Settling back to my old habits started with my current girlfriend. Self-honesty and open communication is one of the values we uphold with ourselves and each other. To be honest (ha!), it’s one of the hardest things to practice. The challenge came up when she would mention someone she dated in the past, my jealousy would fire up. At that moment, I am shameful for feeling it, and for a split second, I don’t like that she can make me feel that way. I would start to criticize myself for feeling that way, trying to get the feeling to go away. It drives her insecurities up because she thinks that eventually I will resent her for creating those feeling and end the relationship. This creates even more shame in my anxiety and makes me more worried that she won’t be confident about openly communicating with me. This is where I realized my mental game was falling back into its old patterns.
I thought it’s a self-confidence issue. My therapist did say that the more wins you get in life than the more confident you will be in your ability. Probably I was not counting and acknowledging my successes enough? Because I did not estimate myself high enough, that made me way too sensitive about how I matched up with her. My fear of having too much self esteem lays in the feeling of entitlement I did not want to have. If I took my abilities for granted too much, I would stop trying and learning. For her sake, I would be less motivated to date her since I think she is already lucky to have me.

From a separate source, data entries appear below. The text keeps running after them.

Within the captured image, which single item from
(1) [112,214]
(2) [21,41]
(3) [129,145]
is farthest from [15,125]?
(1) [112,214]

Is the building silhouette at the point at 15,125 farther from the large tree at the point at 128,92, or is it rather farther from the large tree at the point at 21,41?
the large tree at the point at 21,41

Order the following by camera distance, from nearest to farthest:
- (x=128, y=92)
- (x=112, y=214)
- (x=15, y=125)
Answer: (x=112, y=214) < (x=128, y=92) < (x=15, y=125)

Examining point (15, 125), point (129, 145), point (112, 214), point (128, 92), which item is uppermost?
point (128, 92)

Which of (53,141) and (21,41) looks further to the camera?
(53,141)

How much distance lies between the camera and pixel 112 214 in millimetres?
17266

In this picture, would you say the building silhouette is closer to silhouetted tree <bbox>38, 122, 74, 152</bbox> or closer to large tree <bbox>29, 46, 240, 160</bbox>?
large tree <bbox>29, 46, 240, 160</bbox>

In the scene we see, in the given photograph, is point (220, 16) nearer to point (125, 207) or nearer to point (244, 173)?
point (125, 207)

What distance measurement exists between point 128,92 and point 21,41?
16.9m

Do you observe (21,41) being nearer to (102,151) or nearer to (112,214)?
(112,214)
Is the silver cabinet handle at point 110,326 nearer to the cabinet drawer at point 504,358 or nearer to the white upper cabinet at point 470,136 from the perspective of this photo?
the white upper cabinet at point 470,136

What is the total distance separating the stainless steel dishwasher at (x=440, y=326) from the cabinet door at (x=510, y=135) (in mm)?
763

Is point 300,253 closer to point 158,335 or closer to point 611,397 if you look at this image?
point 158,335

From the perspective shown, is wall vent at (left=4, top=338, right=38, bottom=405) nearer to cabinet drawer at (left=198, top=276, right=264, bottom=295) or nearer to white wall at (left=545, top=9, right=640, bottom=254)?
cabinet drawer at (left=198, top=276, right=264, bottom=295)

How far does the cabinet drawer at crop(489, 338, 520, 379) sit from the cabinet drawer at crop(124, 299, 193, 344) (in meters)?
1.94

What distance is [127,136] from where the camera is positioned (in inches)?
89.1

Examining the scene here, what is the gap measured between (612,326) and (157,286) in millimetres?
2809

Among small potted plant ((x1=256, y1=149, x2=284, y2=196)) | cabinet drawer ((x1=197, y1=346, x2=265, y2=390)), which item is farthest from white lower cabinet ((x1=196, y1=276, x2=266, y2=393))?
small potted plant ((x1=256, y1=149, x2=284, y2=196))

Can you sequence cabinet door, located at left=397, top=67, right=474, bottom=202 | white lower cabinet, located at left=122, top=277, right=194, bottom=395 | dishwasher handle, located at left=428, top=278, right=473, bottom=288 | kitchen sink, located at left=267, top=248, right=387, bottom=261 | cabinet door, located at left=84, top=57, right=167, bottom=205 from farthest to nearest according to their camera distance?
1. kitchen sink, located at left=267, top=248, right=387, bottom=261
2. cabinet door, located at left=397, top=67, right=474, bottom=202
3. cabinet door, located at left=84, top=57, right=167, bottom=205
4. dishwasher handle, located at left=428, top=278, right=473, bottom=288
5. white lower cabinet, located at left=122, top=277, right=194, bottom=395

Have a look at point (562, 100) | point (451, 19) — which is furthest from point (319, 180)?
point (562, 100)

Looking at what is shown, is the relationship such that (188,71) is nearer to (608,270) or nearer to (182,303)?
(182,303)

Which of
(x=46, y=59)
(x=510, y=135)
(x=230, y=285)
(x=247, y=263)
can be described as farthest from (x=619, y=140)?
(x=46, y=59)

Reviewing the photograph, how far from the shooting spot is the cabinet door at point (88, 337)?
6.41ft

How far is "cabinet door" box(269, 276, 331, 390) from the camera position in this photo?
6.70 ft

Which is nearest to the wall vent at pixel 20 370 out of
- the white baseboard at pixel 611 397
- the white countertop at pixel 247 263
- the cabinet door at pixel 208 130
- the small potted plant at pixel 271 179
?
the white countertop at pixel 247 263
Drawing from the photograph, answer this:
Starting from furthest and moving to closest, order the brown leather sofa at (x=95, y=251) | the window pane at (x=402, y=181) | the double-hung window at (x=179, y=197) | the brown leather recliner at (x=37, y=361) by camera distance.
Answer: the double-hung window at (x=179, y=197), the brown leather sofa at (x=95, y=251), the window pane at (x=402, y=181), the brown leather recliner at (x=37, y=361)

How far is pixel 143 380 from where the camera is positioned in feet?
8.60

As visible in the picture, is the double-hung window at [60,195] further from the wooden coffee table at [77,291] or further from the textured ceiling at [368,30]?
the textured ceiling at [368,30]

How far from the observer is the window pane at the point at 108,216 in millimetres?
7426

I went back to a book that my therapist recommended, Self-compassion, by Kristin Neff. I knew what self-compassion meant, and I reminded myself in my head how to think of it. The mentality of knowing that we are all trying our best despite fighting pain, stress, and egos. That no one has their sh*t together. But putting it into action is another challenge. Reading this book really put my mind back into the right place.
I felt like I was falling into intellectualization again. Whenever feelings and emotions came up that triggered my anxiety, I tried thinking my way above it or around it. Those nights lying in bed, feeling the wrath of the emotional storm plummet my self-worth. Not to mention bringing a lot of fire into my relationship with myself and my girlfriend.
I guess this is part of the game. My therapist did tell me it’s a regular practice and that I will likely fall down the track. Mindfulness and breathing are techniques I started to use, as mentioned in the book, and I also had to continually remind myself that I am human like everyone else. The bad emotions and feelings I am having are a universal experience. I have to remember to exercise, especially in the tough moments, to give myself kindness and love like I would to a best friend. Kristen taught me that self-confidence should come from a place of experience and connection. Everyone feels all these emotions good and bad to some degree. Resisting and trying to control these emotions in order to be liked or to be above others will just make the feelings stronger and harder to process.
Thus I’ve fallen off a bit from where I was trying to be. I promise to myself that I will keep on trying to be the best me for myself. That I need to be true to how I feel and use that to my best degree.
In this life, perfection is not possible. We are all winning or losing to some degree in some aspect of our life. It’s required that we aim to be our best selves, but making sure you are kind to yourself, that you love yourself. Make sure you feel everything that a human feels, and that shame is nothing but something that is exercised by all. We live a human experience shared by everyone else in the world. We all have a story to tell. We are all in this together.